(Task objective) List every country or union of countries named in the excerpt on EU sanctions below.

** Excerpt provided follows **

EU measures applying to individuals and groups not directly related to a third country are designated in the so-called ‘EU terrorism list’ (the most recent version of the list can be found in Council Decision 2009/62/EC of 26 January 2009).
Scope of application
The sanctions have to be applied by (a) all persons and entities doing business in the EU, including nationals of non-EU countries, and (b) by EU nationals and entities incorporated or constituted under the law of an EU member state when doing business outside the EU. The EU emphasises that it refrains from adopting legislative instruments that have extraterritorial application, in breach of international law. In this context, the EU has been critical of the US in its adoption of Cuba sanctions under the Helms-Burton Act (in certain circumstances the Act applies to non-US firms doing business outside the US territory).

** End of Excerpt provided **
** Extracted records follows **

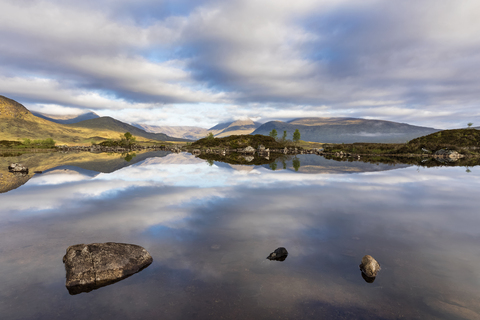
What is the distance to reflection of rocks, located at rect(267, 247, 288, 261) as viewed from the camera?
34.9 ft

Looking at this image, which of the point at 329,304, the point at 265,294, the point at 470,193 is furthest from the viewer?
the point at 470,193

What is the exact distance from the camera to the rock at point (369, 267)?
928cm


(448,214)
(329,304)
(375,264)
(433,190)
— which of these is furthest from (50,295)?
(433,190)

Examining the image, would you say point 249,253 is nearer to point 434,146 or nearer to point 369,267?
point 369,267

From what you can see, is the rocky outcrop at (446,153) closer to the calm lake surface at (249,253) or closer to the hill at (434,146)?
the hill at (434,146)

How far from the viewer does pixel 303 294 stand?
817 centimetres

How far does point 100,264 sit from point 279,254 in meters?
7.47

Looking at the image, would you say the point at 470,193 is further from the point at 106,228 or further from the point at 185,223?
the point at 106,228

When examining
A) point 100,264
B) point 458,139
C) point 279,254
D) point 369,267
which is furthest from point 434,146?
point 100,264

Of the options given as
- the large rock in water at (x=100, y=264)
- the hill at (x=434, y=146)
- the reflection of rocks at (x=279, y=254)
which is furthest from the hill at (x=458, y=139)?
the large rock in water at (x=100, y=264)

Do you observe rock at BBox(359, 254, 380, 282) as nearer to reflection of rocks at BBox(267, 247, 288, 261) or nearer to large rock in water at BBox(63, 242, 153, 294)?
reflection of rocks at BBox(267, 247, 288, 261)

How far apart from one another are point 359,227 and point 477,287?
20.0ft

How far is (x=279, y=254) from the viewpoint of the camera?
35.4 ft

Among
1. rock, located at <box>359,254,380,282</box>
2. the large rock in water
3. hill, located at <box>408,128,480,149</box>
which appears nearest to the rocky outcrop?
hill, located at <box>408,128,480,149</box>
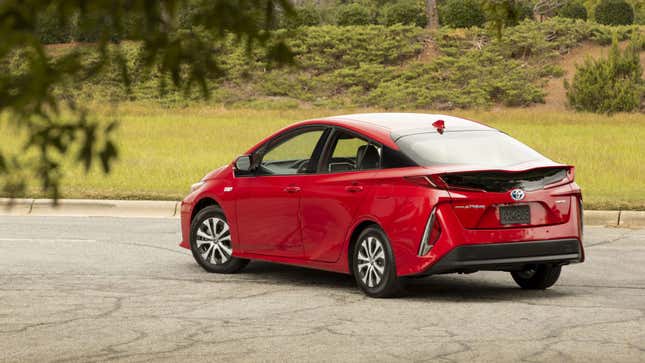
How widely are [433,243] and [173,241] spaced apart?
5135 mm

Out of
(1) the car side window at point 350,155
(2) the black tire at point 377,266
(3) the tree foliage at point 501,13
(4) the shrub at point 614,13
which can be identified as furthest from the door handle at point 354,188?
(4) the shrub at point 614,13

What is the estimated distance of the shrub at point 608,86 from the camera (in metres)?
40.8

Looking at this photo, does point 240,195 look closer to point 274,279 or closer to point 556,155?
point 274,279

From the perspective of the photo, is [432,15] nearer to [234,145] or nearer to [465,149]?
[234,145]

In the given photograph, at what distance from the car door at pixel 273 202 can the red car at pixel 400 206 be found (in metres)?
0.01

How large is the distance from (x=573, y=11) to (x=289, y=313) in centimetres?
5242

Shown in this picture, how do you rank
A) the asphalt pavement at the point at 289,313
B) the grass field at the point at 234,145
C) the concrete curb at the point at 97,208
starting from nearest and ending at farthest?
the asphalt pavement at the point at 289,313 → the concrete curb at the point at 97,208 → the grass field at the point at 234,145

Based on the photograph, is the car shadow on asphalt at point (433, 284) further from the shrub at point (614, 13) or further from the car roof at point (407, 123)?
the shrub at point (614, 13)

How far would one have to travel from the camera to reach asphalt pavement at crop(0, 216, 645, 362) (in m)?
7.76

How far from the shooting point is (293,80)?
49406mm

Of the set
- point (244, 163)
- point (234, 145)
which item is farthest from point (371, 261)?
point (234, 145)

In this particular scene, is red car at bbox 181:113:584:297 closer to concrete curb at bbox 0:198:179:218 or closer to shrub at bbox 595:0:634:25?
concrete curb at bbox 0:198:179:218

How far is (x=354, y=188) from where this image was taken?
33.0 ft

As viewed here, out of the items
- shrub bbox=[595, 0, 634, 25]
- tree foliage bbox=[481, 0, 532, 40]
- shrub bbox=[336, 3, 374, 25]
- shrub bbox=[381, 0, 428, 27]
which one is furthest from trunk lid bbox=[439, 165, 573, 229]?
shrub bbox=[595, 0, 634, 25]
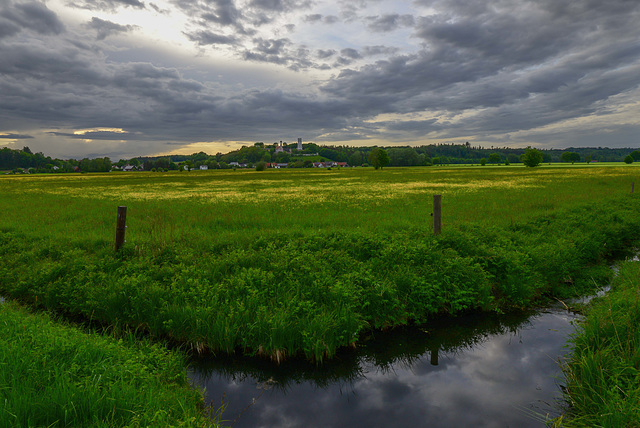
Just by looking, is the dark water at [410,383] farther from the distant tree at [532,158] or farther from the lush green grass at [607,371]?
the distant tree at [532,158]

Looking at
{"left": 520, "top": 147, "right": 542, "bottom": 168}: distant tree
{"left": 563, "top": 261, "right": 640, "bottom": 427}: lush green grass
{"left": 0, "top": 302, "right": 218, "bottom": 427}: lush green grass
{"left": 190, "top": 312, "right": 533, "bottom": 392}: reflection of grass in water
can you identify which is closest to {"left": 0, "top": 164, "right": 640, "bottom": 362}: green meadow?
{"left": 190, "top": 312, "right": 533, "bottom": 392}: reflection of grass in water

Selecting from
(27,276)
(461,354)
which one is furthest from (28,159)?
(461,354)

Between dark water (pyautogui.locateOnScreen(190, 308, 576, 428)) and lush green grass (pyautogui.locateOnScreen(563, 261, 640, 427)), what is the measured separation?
0.43 m

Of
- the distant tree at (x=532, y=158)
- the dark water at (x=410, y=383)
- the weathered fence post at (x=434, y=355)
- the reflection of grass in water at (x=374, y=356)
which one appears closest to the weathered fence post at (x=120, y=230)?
the reflection of grass in water at (x=374, y=356)

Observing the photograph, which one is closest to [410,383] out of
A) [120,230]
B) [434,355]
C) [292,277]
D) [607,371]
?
[434,355]

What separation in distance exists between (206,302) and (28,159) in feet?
755

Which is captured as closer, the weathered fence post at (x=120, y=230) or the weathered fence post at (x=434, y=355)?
the weathered fence post at (x=434, y=355)

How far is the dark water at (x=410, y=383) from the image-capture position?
5.98 metres

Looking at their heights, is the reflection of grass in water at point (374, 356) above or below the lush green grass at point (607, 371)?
below

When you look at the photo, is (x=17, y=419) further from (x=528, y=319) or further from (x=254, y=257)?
(x=528, y=319)

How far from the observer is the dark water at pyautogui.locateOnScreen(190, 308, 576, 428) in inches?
235

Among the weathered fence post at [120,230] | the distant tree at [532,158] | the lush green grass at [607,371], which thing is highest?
the distant tree at [532,158]

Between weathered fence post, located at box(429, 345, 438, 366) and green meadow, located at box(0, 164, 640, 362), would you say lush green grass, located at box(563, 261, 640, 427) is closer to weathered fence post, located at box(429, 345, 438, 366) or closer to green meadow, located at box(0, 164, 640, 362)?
weathered fence post, located at box(429, 345, 438, 366)

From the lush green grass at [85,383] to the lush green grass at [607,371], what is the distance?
20.1 feet
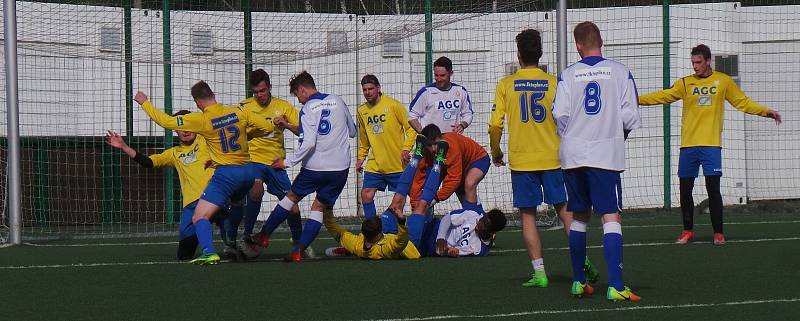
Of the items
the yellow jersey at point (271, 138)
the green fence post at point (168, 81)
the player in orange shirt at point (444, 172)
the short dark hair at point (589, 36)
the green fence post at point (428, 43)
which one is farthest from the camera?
the green fence post at point (428, 43)

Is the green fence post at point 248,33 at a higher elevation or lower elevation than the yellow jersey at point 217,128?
higher

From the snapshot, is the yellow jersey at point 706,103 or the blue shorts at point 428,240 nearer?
the blue shorts at point 428,240

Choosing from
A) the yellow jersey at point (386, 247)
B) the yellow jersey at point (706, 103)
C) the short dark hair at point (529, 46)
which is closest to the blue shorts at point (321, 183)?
the yellow jersey at point (386, 247)

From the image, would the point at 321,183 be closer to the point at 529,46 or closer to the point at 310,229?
the point at 310,229

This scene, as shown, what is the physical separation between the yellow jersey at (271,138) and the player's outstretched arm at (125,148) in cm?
117

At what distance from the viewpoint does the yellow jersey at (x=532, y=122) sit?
9258mm

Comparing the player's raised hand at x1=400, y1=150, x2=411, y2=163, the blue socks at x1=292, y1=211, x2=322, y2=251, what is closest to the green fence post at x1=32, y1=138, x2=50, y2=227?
the player's raised hand at x1=400, y1=150, x2=411, y2=163

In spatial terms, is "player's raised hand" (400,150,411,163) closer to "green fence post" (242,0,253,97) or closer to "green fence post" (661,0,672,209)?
"green fence post" (242,0,253,97)

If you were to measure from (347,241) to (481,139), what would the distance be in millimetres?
7194

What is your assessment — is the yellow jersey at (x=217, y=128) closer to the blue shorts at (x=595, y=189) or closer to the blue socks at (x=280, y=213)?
the blue socks at (x=280, y=213)

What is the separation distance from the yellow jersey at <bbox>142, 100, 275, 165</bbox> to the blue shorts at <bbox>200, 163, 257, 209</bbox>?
2.9 inches

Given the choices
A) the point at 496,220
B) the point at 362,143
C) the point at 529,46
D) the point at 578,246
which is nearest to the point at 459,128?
the point at 496,220

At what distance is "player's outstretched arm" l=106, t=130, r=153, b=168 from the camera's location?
37.2 ft

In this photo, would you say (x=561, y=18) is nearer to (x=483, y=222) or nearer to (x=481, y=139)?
(x=481, y=139)
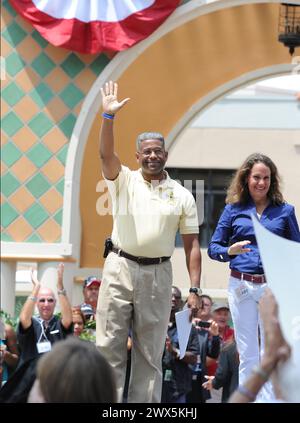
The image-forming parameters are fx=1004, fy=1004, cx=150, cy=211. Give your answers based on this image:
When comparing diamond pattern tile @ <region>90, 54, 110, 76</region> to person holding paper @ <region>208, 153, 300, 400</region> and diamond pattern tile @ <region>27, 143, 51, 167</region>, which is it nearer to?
diamond pattern tile @ <region>27, 143, 51, 167</region>

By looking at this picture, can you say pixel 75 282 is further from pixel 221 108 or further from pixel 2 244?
pixel 221 108

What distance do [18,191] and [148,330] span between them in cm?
419

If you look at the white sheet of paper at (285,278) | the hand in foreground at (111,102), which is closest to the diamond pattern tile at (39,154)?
the hand in foreground at (111,102)

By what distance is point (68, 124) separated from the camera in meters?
9.59

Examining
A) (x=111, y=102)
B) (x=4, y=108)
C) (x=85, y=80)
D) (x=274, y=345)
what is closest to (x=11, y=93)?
(x=4, y=108)

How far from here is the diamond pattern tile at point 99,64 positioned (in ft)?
31.2

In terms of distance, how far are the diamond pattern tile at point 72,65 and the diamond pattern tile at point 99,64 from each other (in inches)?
4.3

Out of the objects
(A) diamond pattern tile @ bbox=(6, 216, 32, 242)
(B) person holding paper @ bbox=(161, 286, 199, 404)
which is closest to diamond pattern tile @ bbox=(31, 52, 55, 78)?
(A) diamond pattern tile @ bbox=(6, 216, 32, 242)

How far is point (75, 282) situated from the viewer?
33.2 feet

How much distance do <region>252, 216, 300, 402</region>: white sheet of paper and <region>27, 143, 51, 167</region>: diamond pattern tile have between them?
5.20 metres

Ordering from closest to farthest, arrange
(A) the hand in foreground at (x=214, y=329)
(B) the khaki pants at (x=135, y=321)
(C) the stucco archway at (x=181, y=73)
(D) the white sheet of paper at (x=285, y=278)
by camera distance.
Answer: (D) the white sheet of paper at (x=285, y=278)
(B) the khaki pants at (x=135, y=321)
(A) the hand in foreground at (x=214, y=329)
(C) the stucco archway at (x=181, y=73)

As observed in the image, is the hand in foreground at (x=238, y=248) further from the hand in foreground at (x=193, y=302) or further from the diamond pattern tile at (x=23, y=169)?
the diamond pattern tile at (x=23, y=169)

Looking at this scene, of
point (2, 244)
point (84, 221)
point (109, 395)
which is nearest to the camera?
point (109, 395)
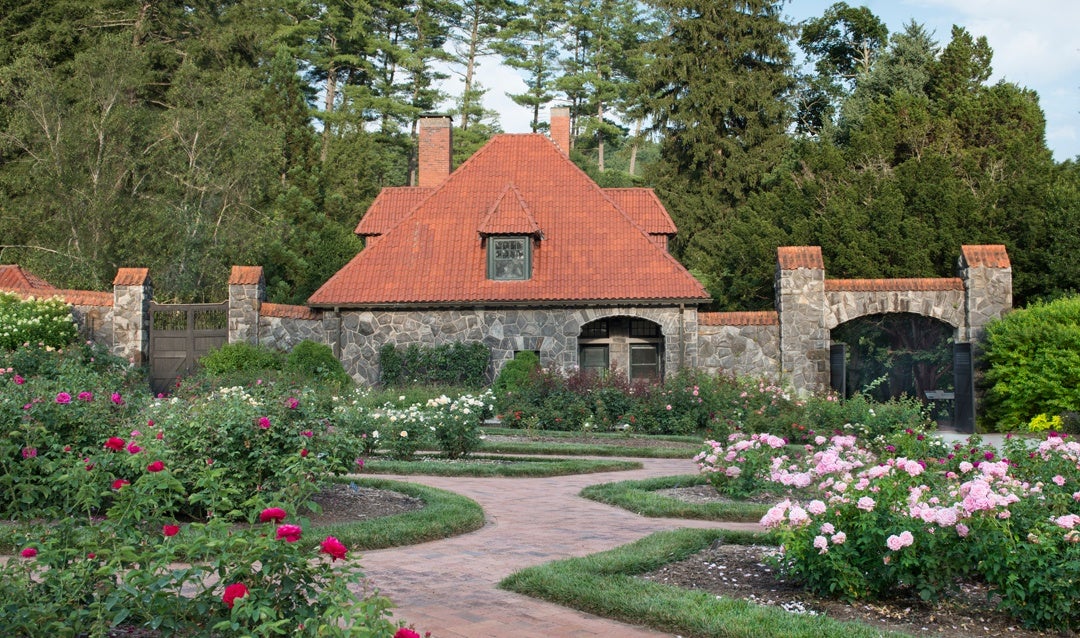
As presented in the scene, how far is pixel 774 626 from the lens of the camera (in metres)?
5.02

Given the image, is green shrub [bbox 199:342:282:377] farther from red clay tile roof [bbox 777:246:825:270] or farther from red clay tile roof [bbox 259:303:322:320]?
red clay tile roof [bbox 777:246:825:270]

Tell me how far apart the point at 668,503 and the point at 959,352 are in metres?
13.5

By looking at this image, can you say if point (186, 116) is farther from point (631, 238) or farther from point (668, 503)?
point (668, 503)

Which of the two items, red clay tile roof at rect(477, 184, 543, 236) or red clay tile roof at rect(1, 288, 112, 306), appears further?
red clay tile roof at rect(477, 184, 543, 236)

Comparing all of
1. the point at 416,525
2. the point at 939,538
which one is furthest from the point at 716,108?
the point at 939,538

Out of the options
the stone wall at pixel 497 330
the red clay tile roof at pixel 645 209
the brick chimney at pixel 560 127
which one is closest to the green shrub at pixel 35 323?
the stone wall at pixel 497 330

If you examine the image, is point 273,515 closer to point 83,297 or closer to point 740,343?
point 740,343

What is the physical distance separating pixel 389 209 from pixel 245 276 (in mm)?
5749

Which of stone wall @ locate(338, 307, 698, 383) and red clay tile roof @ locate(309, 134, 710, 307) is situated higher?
red clay tile roof @ locate(309, 134, 710, 307)

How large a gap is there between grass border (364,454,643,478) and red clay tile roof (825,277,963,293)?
10.3m

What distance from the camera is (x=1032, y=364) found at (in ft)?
62.8

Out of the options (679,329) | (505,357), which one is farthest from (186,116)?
(679,329)

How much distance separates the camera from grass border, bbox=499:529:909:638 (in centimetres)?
502

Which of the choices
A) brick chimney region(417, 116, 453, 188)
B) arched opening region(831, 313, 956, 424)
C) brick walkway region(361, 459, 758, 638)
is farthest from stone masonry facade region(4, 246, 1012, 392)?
brick walkway region(361, 459, 758, 638)
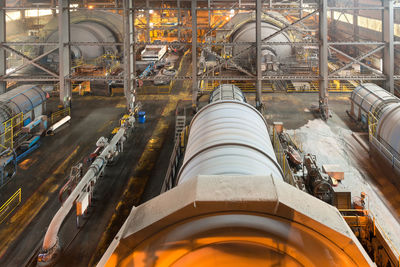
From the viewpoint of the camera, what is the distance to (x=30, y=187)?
1241 cm

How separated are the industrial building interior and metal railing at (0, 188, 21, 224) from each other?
0.06 meters

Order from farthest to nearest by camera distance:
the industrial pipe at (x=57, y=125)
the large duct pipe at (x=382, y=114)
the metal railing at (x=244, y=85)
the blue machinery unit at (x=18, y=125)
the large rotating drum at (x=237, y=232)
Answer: the metal railing at (x=244, y=85), the industrial pipe at (x=57, y=125), the blue machinery unit at (x=18, y=125), the large duct pipe at (x=382, y=114), the large rotating drum at (x=237, y=232)

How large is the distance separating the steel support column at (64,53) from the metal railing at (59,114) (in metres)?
0.48

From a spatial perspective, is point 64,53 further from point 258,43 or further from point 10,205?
point 258,43

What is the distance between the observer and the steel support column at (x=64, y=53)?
66.2ft

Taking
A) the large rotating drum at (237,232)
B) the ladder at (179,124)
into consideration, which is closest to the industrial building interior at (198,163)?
the large rotating drum at (237,232)

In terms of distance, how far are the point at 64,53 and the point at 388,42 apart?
20.7m

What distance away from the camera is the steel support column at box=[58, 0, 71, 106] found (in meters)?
20.2

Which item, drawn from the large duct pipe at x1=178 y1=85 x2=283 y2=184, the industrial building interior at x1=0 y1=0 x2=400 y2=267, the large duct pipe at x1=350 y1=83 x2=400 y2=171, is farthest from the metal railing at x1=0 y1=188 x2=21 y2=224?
the large duct pipe at x1=350 y1=83 x2=400 y2=171

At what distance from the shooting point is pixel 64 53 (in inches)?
813

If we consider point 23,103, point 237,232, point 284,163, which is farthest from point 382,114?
point 23,103

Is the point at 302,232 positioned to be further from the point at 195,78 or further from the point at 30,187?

** End of Extracted records **

(Worked solution) The European Union (EU), the United States (US), and Cuba.